*** RECORDED INFORMATION ***

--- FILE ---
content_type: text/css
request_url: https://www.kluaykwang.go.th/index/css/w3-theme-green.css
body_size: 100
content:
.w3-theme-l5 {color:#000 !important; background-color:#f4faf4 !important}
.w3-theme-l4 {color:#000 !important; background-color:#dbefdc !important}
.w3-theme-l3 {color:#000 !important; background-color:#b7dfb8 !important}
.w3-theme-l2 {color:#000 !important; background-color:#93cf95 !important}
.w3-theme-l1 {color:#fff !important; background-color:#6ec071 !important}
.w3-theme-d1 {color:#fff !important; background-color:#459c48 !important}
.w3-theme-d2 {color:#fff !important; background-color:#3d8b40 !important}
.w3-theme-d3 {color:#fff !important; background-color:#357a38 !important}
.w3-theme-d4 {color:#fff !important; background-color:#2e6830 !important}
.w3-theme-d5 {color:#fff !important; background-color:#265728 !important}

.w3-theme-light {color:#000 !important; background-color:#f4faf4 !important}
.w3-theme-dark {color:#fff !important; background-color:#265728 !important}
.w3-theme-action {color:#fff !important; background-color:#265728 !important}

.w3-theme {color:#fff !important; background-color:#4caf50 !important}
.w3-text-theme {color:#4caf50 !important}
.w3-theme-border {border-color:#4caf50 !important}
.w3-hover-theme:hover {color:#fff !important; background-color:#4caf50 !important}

*** End of RECORDED INFORMATION ***

■ PROBLEM DETAILS
Word for word, restate each of the records above.

■ TASK RESULT
--- FILE ---
content_type: text/css
request_url: https://www.kluaykwang.go.th/index/css/w3-theme-green.css
body_size: 100
content:
.w3-theme-l5 {color:#000 !important; background-color:#f4faf4 !important}
.w3-theme-l4 {color:#000 !important; background-color:#dbefdc !important}
.w3-theme-l3 {color:#000 !important; background-color:#b7dfb8 !important}
.w3-theme-l2 {color:#000 !important; background-color:#93cf95 !important}
.w3-theme-l1 {color:#fff !important; background-color:#6ec071 !important}
.w3-theme-d1 {color:#fff !important; background-color:#459c48 !important}
.w3-theme-d2 {color:#fff !important; background-color:#3d8b40 !important}
.w3-theme-d3 {color:#fff !important; background-color:#357a38 !important}
.w3-theme-d4 {color:#fff !important; background-color:#2e6830 !important}
.w3-theme-d5 {color:#fff !important; background-color:#265728 !important}

.w3-theme-light {color:#000 !important; background-color:#f4faf4 !important}
.w3-theme-dark {color:#fff !important; background-color:#265728 !important}
.w3-theme-action {color:#fff !important; background-color:#265728 !important}

.w3-theme {color:#fff !important; background-color:#4caf50 !important}
.w3-text-theme {color:#4caf50 !important}
.w3-theme-border {border-color:#4caf50 !important}
.w3-hover-theme:hover {color:#fff !important; background-color:#4caf50 !important}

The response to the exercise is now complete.